Lionel Jospin est mort à l’âge de 88 ans annonce sa famille
Longtemps élu de la Haute Garonne dans la canton de Cintegabelle, l’ancien premier ministre, artisan de la gauche plurielle, figure centrale de la gauche pendant plusieurs décennies, Lionel Jospin est décédé ce lundi 23 mars 2026 quelques heures après un second tour d’élections municipales. Son parcours (avec Wikipedia) :
Lionel Jospin, né le 12 juillet 1937 à Meudon (Seine-et-Oise, aujourd’hui Hauts-de-Seine) et mort le 23 mars 2026, est un homme d’État français. Figure du Parti socialiste (PS), il est Premier ministre du 2 juin 1997 au 6 mai 2002.
Après avoir étudié à Sciences Po Paris et à l’ENA, il mène une carrière dans la diplomatie.
Lionel Jospin premier secrétaire du PS
Membre de l’OCI trotskiste avant de rejoindre le PS, il est élu député en 1981. Il occupe les fonctions de premier secrétaire du PS jusqu’en 1988, puis celles de ministre d’État, ministre de l’Éducation nationale, dans les gouvernements Rocard et Cresson, entre 1988 et 1992.
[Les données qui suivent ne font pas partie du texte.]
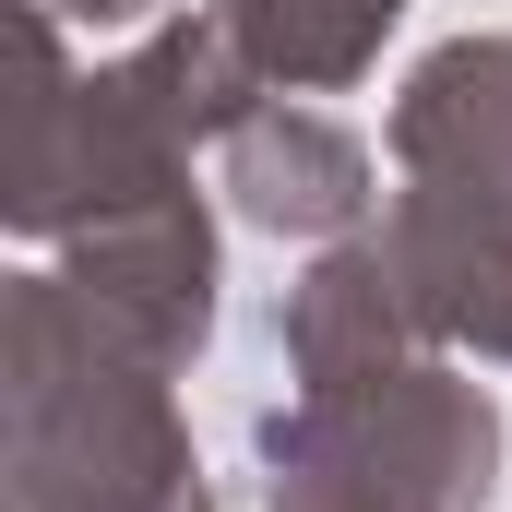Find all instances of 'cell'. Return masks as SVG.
Returning <instances> with one entry per match:
<instances>
[{"label":"cell","instance_id":"cell-1","mask_svg":"<svg viewBox=\"0 0 512 512\" xmlns=\"http://www.w3.org/2000/svg\"><path fill=\"white\" fill-rule=\"evenodd\" d=\"M251 48L227 24H167L120 72H60V24L24 12V108H12V227L24 239H84L131 203L179 191L191 131H239L251 108Z\"/></svg>","mask_w":512,"mask_h":512},{"label":"cell","instance_id":"cell-2","mask_svg":"<svg viewBox=\"0 0 512 512\" xmlns=\"http://www.w3.org/2000/svg\"><path fill=\"white\" fill-rule=\"evenodd\" d=\"M262 453L274 512H465L489 489V405L441 370H382L274 417Z\"/></svg>","mask_w":512,"mask_h":512},{"label":"cell","instance_id":"cell-3","mask_svg":"<svg viewBox=\"0 0 512 512\" xmlns=\"http://www.w3.org/2000/svg\"><path fill=\"white\" fill-rule=\"evenodd\" d=\"M72 286L120 322L143 358H191L203 334V286H215V239H203V203L191 191H155L108 227L72 239Z\"/></svg>","mask_w":512,"mask_h":512},{"label":"cell","instance_id":"cell-4","mask_svg":"<svg viewBox=\"0 0 512 512\" xmlns=\"http://www.w3.org/2000/svg\"><path fill=\"white\" fill-rule=\"evenodd\" d=\"M405 167L417 179H453V191H501L512 203V48H453L405 84Z\"/></svg>","mask_w":512,"mask_h":512},{"label":"cell","instance_id":"cell-5","mask_svg":"<svg viewBox=\"0 0 512 512\" xmlns=\"http://www.w3.org/2000/svg\"><path fill=\"white\" fill-rule=\"evenodd\" d=\"M227 191L251 203L262 227L322 239V227H346V215H358L370 167H358V143H346V131H322V120H239V143H227Z\"/></svg>","mask_w":512,"mask_h":512},{"label":"cell","instance_id":"cell-6","mask_svg":"<svg viewBox=\"0 0 512 512\" xmlns=\"http://www.w3.org/2000/svg\"><path fill=\"white\" fill-rule=\"evenodd\" d=\"M405 0H215V24L251 48L262 84H346Z\"/></svg>","mask_w":512,"mask_h":512},{"label":"cell","instance_id":"cell-7","mask_svg":"<svg viewBox=\"0 0 512 512\" xmlns=\"http://www.w3.org/2000/svg\"><path fill=\"white\" fill-rule=\"evenodd\" d=\"M24 12H48V24H131V12H155V0H24Z\"/></svg>","mask_w":512,"mask_h":512}]
</instances>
Désigné candidat à l’élection présidentielle de 1995 à l’issue d’une primaire – une première de ce type sous la Cinquième République – et de deux septennats Mitterrand, il est battu par Jacques Chirac, recueillant 47,4 % des voix au second tour. Il redevient dans la foulée premier secrétaire du Parti socialiste.
Lionel Jospin candidat à l’élection présidentielle
La victoire de la gauche aux élections législatives de 1997 lui permet de devenir Premier ministre pour une troisième cohabitation. À la tête d’une « majorité plurielle » pendant cinq ans, il contribue à la mise en place des 35 heures et des emplois-jeunes. À ce jour, son gouvernement est le plus long de la Ve République.
Candidat à l’élection présidentielle de 2002, il est, à la surprise générale, éliminé dès le premier tour : avec 16,2 % des suffrages exprimés, il arrive derrière le président de la République sortant, Jacques Chirac, et le candidat du Front national, Jean-Marie Le Pen. Il annonce alors son retrait de la vie politique et appelle à voter pour Jacques Chirac.
Un temps pressenti pour être le candidat du PS à l’élection présidentielle de 2007, il renonce en raison de la popularité de Ségolène Royal en vue de la primaire socialiste. Proposé après la mort de Jacques Barrot par Claude Bartolone, président de l’Assemblée nationale, il est membre du Conseil constitutionnel de 2015 à 2019.